Foreign perception of the project has suffered from the reputation of its principal proponent in Beijing, Li Peng. Li, whom some historians hold responsible for the 1989 massacre in Tiananmen Square, championed the idea of the dam to guarantee China's energy supply amid the internal political repression and international isolation that followed Tiananmen. Li was the driving force behind the approval of the project in 1992 by the National People’s Congress despite no votes or abstentions from a third of the delegates—a rare display of dissent in the Congress.

Resettlement is a major source of controversy. More than 1.2 million will have to be resettled before the Yangtze valley is submerged. Entire villages and parts of major cities have been relocated. Critics claim that those forced out of the area have not been adequately compensated, particularly as the land they lost was highly fertile. But the government insists that the scale of its compensation package demonstrates its commitment to helping those affected improve their standard of living.

Upwards of 1,000 archeological sites will be submerged beneath the reservoir. Ancestral burial grounds and centuries-old temples, fossil remains, and archeological sites dating as far back as the Paleolithic Age risk being lost from public access and scholarly pursuit if they are not unearthed and relocated before the waters rise. The government has taken measures that it claims will mitigate these losses.

There is also concern about the impact the project will have on biological diversity. The baiji dolphin, the ancient river sturgeon and the finless porpoise depend on the Yangtze for their survival. The population of Siberian cranes in Poyang Lake will also be affected by the dam.

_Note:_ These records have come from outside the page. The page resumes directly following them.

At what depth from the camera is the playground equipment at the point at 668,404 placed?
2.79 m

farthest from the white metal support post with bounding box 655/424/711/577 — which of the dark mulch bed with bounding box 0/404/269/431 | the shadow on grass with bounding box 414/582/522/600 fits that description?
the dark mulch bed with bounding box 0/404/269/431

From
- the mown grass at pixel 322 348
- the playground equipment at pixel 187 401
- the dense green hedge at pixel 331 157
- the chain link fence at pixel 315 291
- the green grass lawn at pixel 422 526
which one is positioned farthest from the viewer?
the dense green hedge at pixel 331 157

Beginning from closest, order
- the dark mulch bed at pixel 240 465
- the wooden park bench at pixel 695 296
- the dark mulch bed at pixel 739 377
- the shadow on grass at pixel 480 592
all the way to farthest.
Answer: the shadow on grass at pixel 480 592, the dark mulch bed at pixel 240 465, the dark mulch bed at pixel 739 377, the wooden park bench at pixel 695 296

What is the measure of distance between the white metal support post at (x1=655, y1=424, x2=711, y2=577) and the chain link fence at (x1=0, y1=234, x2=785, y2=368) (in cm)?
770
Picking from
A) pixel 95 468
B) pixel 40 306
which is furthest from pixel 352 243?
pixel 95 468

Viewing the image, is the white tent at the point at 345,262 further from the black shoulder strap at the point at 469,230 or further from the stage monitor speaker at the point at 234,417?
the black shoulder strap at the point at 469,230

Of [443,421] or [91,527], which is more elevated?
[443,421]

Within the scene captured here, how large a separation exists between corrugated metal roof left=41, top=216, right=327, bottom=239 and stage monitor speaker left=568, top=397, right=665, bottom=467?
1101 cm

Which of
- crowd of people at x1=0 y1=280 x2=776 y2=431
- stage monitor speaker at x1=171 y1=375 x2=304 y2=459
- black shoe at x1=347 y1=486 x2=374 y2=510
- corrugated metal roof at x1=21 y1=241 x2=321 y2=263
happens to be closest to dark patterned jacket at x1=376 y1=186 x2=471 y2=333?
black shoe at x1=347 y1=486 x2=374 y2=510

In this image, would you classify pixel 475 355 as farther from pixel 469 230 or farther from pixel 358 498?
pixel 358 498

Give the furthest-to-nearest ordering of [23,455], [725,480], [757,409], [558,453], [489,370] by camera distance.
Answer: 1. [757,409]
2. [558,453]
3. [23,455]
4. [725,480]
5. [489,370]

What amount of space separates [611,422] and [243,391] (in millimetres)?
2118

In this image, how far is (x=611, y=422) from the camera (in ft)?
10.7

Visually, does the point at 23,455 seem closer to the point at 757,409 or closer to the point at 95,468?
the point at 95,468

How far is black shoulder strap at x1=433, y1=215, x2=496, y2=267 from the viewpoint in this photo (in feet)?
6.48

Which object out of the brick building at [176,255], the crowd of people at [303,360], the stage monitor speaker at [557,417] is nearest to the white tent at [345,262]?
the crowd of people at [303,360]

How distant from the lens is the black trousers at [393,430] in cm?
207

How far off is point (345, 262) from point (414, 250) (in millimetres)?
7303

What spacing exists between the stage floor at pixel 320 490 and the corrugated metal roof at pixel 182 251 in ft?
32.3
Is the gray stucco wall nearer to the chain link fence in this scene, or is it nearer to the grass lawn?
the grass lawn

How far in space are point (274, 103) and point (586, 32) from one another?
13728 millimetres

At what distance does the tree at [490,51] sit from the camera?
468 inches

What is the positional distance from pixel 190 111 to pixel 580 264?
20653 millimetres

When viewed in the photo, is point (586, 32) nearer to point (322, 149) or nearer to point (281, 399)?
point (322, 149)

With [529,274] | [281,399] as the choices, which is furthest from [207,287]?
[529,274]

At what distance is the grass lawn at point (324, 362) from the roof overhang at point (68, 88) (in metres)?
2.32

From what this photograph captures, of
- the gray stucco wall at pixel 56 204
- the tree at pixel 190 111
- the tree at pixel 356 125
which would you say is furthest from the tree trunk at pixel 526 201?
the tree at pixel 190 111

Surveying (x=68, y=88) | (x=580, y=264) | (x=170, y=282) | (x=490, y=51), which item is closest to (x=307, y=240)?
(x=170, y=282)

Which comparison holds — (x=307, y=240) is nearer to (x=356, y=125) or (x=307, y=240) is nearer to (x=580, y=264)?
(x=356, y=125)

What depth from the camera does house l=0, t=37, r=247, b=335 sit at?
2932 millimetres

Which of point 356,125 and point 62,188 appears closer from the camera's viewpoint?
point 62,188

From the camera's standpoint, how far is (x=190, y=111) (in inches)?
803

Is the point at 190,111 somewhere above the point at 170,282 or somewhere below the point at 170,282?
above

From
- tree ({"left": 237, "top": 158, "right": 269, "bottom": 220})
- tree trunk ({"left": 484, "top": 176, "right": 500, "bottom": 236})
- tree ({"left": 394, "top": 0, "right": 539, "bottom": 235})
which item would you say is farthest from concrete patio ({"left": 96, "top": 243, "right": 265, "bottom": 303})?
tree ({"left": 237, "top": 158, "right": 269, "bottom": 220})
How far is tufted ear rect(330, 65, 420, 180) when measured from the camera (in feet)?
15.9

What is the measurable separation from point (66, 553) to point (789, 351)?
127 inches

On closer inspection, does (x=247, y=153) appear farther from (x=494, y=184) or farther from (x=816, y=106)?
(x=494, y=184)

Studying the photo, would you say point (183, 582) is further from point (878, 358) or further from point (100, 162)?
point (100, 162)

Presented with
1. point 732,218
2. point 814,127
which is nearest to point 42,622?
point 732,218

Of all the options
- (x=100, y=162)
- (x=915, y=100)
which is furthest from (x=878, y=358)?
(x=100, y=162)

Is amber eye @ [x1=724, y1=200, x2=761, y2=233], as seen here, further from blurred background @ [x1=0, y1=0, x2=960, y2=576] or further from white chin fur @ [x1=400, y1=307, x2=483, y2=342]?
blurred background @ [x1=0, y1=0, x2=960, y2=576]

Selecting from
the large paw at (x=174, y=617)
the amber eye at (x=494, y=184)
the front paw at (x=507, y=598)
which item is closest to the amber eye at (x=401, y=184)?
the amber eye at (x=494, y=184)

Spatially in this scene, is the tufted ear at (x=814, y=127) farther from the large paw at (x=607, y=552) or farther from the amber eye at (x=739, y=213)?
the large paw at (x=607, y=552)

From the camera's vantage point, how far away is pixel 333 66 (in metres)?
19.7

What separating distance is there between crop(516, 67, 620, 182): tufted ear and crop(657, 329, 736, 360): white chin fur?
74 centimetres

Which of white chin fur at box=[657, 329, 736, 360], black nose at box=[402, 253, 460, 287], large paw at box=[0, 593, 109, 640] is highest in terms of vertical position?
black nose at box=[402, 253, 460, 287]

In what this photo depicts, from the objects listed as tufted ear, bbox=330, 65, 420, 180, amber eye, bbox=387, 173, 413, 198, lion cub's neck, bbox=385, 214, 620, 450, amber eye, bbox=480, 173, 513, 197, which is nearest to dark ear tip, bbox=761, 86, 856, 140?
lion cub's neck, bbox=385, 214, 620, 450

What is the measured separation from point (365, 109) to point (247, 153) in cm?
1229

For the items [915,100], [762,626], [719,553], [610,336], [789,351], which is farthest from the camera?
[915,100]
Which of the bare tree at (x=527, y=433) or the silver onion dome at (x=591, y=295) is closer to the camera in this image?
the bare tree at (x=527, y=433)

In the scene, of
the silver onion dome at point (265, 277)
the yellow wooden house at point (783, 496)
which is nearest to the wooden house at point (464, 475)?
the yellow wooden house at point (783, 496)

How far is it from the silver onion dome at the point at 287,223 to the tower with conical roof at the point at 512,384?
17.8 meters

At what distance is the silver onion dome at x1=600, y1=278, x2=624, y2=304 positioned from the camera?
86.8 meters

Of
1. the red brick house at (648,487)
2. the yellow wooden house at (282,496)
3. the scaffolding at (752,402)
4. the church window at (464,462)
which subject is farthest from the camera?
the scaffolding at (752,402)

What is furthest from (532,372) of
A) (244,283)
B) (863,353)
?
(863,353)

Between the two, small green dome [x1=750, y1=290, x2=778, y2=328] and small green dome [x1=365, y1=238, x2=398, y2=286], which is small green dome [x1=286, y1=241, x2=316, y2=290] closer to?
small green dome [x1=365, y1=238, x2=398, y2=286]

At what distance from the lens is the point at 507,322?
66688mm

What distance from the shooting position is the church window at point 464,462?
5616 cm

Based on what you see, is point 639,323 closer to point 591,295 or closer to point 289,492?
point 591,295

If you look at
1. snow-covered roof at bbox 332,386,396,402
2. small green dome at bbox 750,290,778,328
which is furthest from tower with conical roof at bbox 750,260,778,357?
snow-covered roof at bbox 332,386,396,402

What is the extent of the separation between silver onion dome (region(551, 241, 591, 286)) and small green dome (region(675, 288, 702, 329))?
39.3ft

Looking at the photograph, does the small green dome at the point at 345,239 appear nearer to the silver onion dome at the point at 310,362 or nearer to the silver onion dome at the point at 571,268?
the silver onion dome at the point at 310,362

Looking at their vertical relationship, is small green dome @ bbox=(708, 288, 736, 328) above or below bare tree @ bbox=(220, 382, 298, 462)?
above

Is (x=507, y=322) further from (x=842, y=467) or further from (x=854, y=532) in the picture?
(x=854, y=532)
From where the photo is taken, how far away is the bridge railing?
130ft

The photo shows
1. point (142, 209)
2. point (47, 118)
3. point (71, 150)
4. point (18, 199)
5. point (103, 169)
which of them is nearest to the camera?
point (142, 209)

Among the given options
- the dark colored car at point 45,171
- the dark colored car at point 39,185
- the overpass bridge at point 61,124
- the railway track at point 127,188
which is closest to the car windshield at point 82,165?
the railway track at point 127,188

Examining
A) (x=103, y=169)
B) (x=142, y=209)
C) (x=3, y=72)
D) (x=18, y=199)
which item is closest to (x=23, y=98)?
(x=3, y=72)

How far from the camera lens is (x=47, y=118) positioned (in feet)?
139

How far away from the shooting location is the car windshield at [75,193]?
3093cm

Yangtze delta.jpg Yangtze Delta.

Sedimentation of the reservoir is also a serious challenge. The flow of the Yangtze carries with it the fifth-largest sediment discharge of any river in the world, equivalent to about 4 percent of all river-borne sediment discharged to all the oceans of the world. Sediment buildup behind the dam and throughout the reservoir would effect the overall storage capacity of the reservoir. The loss of storage capacity would directly result in a decrease in project’s flood control capability. The high rate of sediment deposit has already affected the diversion channel and is expected to compromise operation of the dam sooner and more seriously than had been anticipated.

The Yangtze River branches out into a broad estuary that stretches 655 kilometers into the East China Sea (East China Sea large marine ecosystem), and forms one of the largest continental shelves in the world. Over half of the Yangtze’s annual sediment load is deposited in the estuary. The health of the estuary depends on the delivery of this sediment because a significant relationship exists between intertidal wetland growth rate and riverine sediment supply. Yet, due to the Three Gorges project and other dams, the sediment accumulation rate in all reservoirs on the river has increased from close to zero in 1950 to more than 850 * 106 tons per year in 2003. This is causing erosion of the wetland habitat there, which provides nurseries for fish and resting areas for migratory birds and is considered one of the world's most important wetland ecosystems. A similar effect was seen on the Nile River after the Aswan Dam in Egypt was completed.